Beginning Tuesday morning, Parallels Inc.’s site was slammed as perhaps tens of thousands of people tried to download the latest version of Parallels Desktop. It’s amazing how this application has taken the Mac universe by storm. One estimate I heard (but never confirmed) claimed that this program, which lets you run Windows, Linux and lots of other operating systems on your Intel-based Mac as virtual machines, was second only to Microsoft Office for the Mac in sales.
That makes perfect sense to me. You see, being able to run Windows on a Mac with near-native speeds has been the holy grail for years. It gives you the best of both worlds, and you know that Apple’s Boot Camp was really a watershed. Since then, things have moved along at a fever pitch. First, Parallels Desktop joined the fray, then CrossOver Mac, a solution that uses an open source set of APIs to allow you to run some Windows applications without Windows. VMWare, the biggest player in the virtualization industry, has put up a public beta of their pretender to the throne, VM Fusion.
Parallels hasn’t been standing still, and it almost seems that, whenever one version is released, another is waiting in the wings to enter the public beta arena.
Version 2.5, which is a free update to existing users, attempts to traverse several frontiers of running a virtual machine on your Mac. At its core, the interface is smoothed. Installing Windows XP or Windows Vista, for example, simply requires a few steps in a setup assistant, including entering your Microsoft serial number. Parallels Desktop takes over and does all the rest for you, and you don’t have to return to your Mac until the final steps of the process. This is an area where Microsoft is trumped big time, because it has never figured out how to make operating system installations easy.
If you’re presently using Apple’s Boot Camp, you won’t have to reinstall Windows, and battle with Microsoft over using the same user license on the same computer. Parallels will be able to use that environment for its virtualization, so you don’t have to reboot to switch operating systems unless you’re playing a 3D game or require some powerful rendering software that would bring Parallels Desktop to its knees.
Even better is Coherence, which is basically a feature that opens any Windows application in its own window that displays against the Mac OS X desktop. This is as close as you can get to mimicking the Mac OS 9 Classic environment. In addition, Windows application icon appear in the Dock, and you can even launch that application (and the Parallels Desktop if need be) by clicking on that icon. This clever bit of legerdemain is similar to what you could do with Microsoft’s now-departed Virtual PC for the Mac, except that the icons are lots prettier.
Another feature, which I’ve yet to try, is Transporter, which is designed to import your VMWare and Virtual PC environments. Readers, feel free to give it a try and let me know how it works.
There are lots and lots of clever touches, such as mapping Mac keystrokes to a virtual machine, so you don’t have to remember to switch between Command-S and Control-S in order to save a document.
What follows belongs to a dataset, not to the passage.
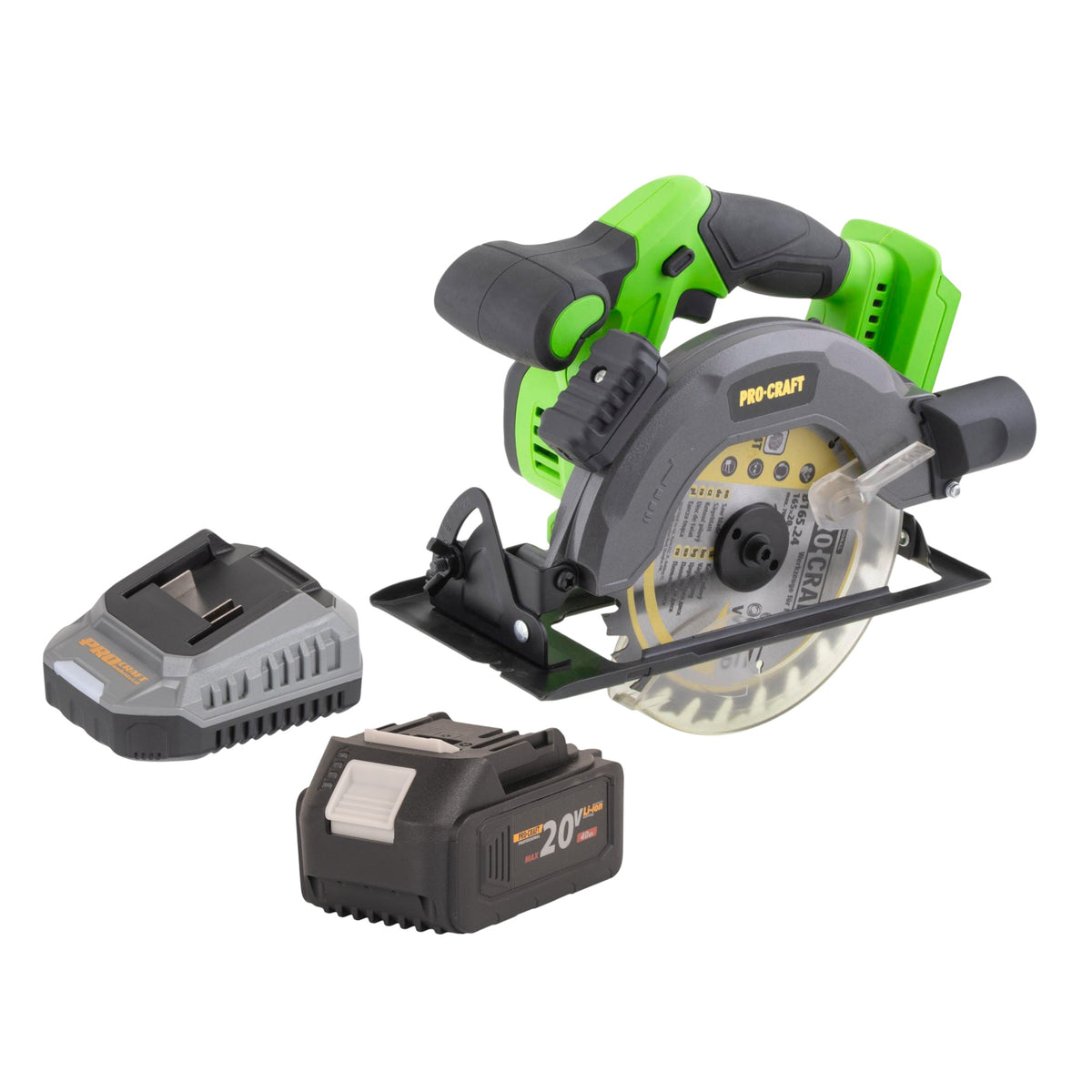 Sega circolare a batteria Procraft PCA28bb 20 V 165 mm Brushless + 1x batteria 4,0 Ah + caricabatterie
It’s all done the Mac way, but you can switch that off should you prefer to go back and forth when moving to that other operating system. But I think you’ll leave it be.
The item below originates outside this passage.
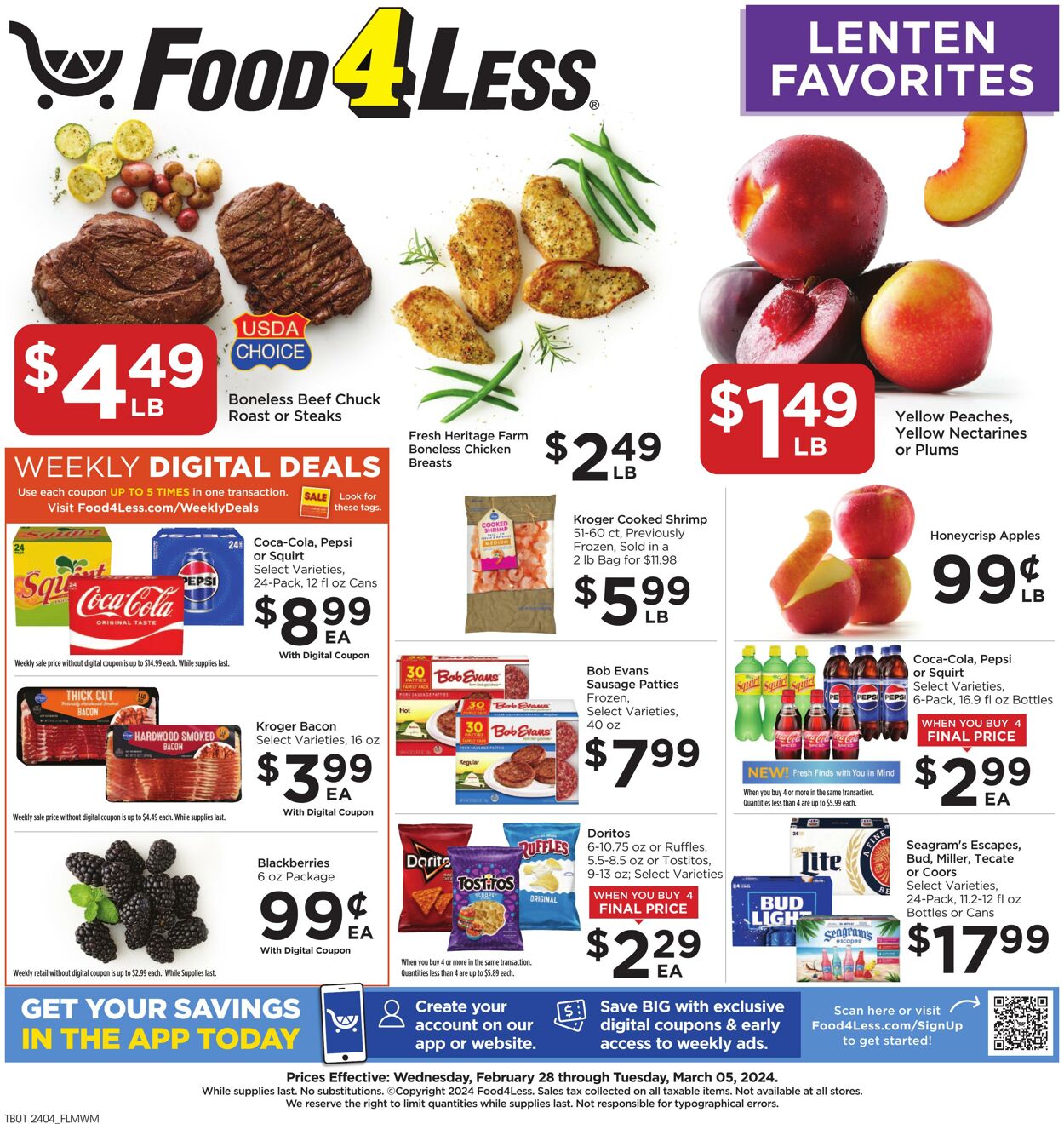 Food 4 Less Weekly Ad Circular - valid 02/28-03/05/2024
Upgrading is pretty simple. After installing the new version, when you launch your Windows virtual machine, you’ll be prompted to reinstall Parallels Tools, which provides the seamless integration with the Mac environment. That process requires a restart of Windows, after which things should be working at full tilt.
Indeed, performance is sped up somewhat, and Parallels boasts an up to 50% improvement in graphics power, which means more fluid and snappier display of menus and screen resizing. This, however, is not true 3D support, which Parallels is promising in a future update, one that’s still a few months away.
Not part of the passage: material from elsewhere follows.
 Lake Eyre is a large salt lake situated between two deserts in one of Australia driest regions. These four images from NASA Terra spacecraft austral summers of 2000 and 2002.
In saying all that, nothing that Parallels Desktop does with its virtualization magic can really make Windows Vista run faster and in a more seamless fashion. Vista is one huge lumbering beast, and the features that are supposed to make it better, such as the plethora of security warnings, and the 3D eye-candy (on PCs that support the Aero interface) actually work against you most of the time. And early sales are apparently nothing to write home about.
As for Parallels, well, for a free upgrade, version 2.5 is magnificent. In its rear view mirror, however, is VMWare’s Fusion for the Mac, with a release date that’s still uncertain. For now, however, Parallels remains the best way — with a bullet — for running Windows and Linux on your Mac.